The fractured hierarchies in Yemen mean that authorities in charge of the jail also have to approve his release.

“They are the law and they seem to do whatever they please,” said Daoud Ali Salaman, the chairman of the South Wales Islamic Centre, who has been helping the family. “These are criminals and they’re looking to see what they can get out of it. They’re accountable to nobody.”

Mr Symons’ UK-based family said he has been subjected to brutal treatment inside prison, including being badly beaten up during the first six months behind bars. Rights groups have reported that some Houthi officials were exploiting their powers to “turn a profit through detention, torture and murder”.

Former detainees told Human Rights Watch for a 2018 report that officers beat them with iron rods, shackled them to the walls and threatened to rape them or their family members.

The family said Mr Symons’ circumstances improved after intervention by local contacts of the large Yemeni community in the detained man’s home town of Cardiff, Wales.

Mr Cummings was told that his grandson’s presence in the country “represented a danger to everyone, first of all himself, as well as to the security and stability of the country” in a WhatsApp conversation with a Yemeni official who contacted him claiming to be scrutinising his son’s file.

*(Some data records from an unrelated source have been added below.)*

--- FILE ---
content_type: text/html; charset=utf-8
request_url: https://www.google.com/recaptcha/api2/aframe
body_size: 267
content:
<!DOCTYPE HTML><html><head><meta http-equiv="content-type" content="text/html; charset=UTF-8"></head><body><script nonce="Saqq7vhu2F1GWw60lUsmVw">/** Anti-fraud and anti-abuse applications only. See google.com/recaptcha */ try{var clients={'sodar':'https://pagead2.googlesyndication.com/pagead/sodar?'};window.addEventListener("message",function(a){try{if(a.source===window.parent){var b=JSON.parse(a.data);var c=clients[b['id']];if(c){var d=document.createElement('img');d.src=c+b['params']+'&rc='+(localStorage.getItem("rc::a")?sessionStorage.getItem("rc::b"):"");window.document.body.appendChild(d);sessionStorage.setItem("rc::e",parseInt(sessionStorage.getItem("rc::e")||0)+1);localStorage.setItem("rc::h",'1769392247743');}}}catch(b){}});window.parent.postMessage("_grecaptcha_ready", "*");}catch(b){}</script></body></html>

“The legal procedures are going on and God willing he will come out in the coming days and will be deported to his country through the International Red Cross accompanied by his wife and son,” the unidentified official said in his last message in November 2018.

Mr Cummings said the last conversation with his grandson was in August, when his mental health had significantly worsened. He had previously refused food for 10 days.

Mr Symons left Cardiff to travel to Saudi Arabia in 2012 to increase his knowledge of Islam before travelling to Yemen. He met his wife in 2014 but her personal documents were destroyed when their home was bombed in Taez, south-west Yemen, during the conflict.

Mr Symons’ efforts to secure travel documents from British authorities for his wife during trips to Djibouti and Ethiopia ended in failure, and they returned to Yemen. He was arrested after travelling by motorcycle with a friend from their mountain refuge outside Taez to Sanaa, according to Mr Cummings.

Kevin Brennan, a Cardiff MP for the opposition Labour party who has raised the plight of Mr Symons in parliament, said that it appeared that UK’s increasingly tough stance on immigration had stymied Mr Symons’ efforts to take his family out of Yemen.

He said that government departments need to work “in a much better and coordinated way to ensure safe passage … for British citizens caught up in extraordinary circumstances”.

He added: “It’s striking that sometimes the family appear to know more of what’s going on than the Foreign Office.”

The UK government said efforts to free Mr Symons have been hampered by the lack of diplomatic influence after more than four years of war between the Saudi-led coalition and the Iran-backed Houthis. The former foreign secretary, Jeremy Hunt, raised his case with the Yemeni authorities during a visit to the Gulf in March.

The UK's Foreign Office has been contacted for comment.